→ **Stated exercise**
Give the material again in full, matching it exactly.

→ **Dataset**

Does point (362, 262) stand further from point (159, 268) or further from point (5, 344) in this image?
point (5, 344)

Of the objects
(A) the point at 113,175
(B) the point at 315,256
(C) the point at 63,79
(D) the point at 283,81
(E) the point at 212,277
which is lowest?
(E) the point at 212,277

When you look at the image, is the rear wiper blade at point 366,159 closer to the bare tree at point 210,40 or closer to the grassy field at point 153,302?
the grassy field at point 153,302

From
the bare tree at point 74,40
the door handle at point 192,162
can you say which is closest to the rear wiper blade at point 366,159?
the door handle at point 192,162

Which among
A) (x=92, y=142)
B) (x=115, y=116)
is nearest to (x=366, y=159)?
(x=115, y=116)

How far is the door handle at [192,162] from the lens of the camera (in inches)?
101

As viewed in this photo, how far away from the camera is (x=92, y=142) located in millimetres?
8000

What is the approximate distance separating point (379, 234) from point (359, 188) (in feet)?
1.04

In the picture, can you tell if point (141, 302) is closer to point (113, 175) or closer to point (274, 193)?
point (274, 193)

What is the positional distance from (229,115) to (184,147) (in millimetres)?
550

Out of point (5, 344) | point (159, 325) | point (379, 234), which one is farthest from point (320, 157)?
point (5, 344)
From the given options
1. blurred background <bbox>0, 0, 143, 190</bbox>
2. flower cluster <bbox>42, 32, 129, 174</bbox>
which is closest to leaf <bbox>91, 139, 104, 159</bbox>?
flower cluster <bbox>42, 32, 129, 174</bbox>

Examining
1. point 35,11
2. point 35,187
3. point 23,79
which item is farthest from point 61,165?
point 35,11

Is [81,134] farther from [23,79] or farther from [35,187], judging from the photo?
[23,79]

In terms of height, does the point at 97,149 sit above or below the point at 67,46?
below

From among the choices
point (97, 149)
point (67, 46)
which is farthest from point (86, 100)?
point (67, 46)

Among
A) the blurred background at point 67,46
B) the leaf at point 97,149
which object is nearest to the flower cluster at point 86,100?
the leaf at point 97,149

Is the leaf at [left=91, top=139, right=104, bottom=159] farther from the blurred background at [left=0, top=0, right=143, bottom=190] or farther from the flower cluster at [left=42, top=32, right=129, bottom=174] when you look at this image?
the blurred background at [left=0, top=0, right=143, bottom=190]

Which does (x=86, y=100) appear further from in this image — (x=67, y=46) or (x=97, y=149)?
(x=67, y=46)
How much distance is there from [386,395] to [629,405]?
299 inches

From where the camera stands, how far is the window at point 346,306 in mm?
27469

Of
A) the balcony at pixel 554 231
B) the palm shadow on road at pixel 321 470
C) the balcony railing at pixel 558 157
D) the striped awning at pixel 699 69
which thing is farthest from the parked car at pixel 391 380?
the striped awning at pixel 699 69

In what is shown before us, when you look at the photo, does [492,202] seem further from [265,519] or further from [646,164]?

→ **Answer to the task**
Does point (362, 262) stand further from point (159, 268) or further from point (5, 344) in this image?
point (5, 344)

Of the objects
(A) the point at 113,175
(B) the point at 315,256
(C) the point at 63,79
(D) the point at 283,81
(E) the point at 212,277
which is lowest?
(E) the point at 212,277

When you look at the image, is the rear wiper blade at point 366,159 closer to the bare tree at point 210,40 or closer to the grassy field at point 153,302?
the grassy field at point 153,302

From
the bare tree at point 74,40
the door handle at point 192,162
can you say which is closest to the rear wiper blade at point 366,159?
the door handle at point 192,162

Which among
A) (x=92, y=142)
B) (x=115, y=116)
is nearest to (x=366, y=159)?
(x=115, y=116)

How far is the door handle at [192,162] from the lens of the camera (in inches)?
101

As viewed in this photo, how far away from the camera is (x=92, y=142) located in millimetres?
8000

What is the approximate distance separating point (379, 234) from point (359, 188) (in feet)?
1.04

In the picture, can you tell if point (141, 302) is closer to point (113, 175) or closer to point (274, 193)?
point (274, 193)

What is the positional distance from (229,115) to (184,147) (in millimetres)?
550

Out of point (5, 344) | point (159, 325) | point (379, 234), which one is farthest from point (320, 157)?
point (5, 344)
From the given options
1. blurred background <bbox>0, 0, 143, 190</bbox>
2. flower cluster <bbox>42, 32, 129, 174</bbox>
which is closest to leaf <bbox>91, 139, 104, 159</bbox>?
flower cluster <bbox>42, 32, 129, 174</bbox>

Examining
1. point 35,11
2. point 35,187
3. point 23,79
which item is farthest from point 61,165?
point 35,11

Is [81,134] farther from [23,79] or farther from [35,187], judging from the photo?
[23,79]

In terms of height, does the point at 97,149 sit above or below the point at 67,46?
below

From among the choices
point (97, 149)
point (67, 46)
which is farthest from point (86, 100)?
point (67, 46)

Among
A) the blurred background at point 67,46
B) the leaf at point 97,149
which object is nearest to the flower cluster at point 86,100?
the leaf at point 97,149

Is the leaf at [left=91, top=139, right=104, bottom=159] farther from the blurred background at [left=0, top=0, right=143, bottom=190] or farther from the flower cluster at [left=42, top=32, right=129, bottom=174] when you look at this image?
the blurred background at [left=0, top=0, right=143, bottom=190]

Which does (x=86, y=100) appear further from in this image — (x=67, y=46) or (x=97, y=149)?
(x=67, y=46)
How much distance is there from [386,395] to [629,405]?
299 inches

From where the camera stands, how far is the window at point 346,306 in mm?
27469

Of
A) the balcony at pixel 554 231
B) the palm shadow on road at pixel 321 470
C) the balcony railing at pixel 558 157
D) the striped awning at pixel 699 69
which thing is farthest from the parked car at pixel 391 380?
the striped awning at pixel 699 69

In what is shown before us, when you look at the photo, does [492,202] seem further from [265,519] or further from [646,164]?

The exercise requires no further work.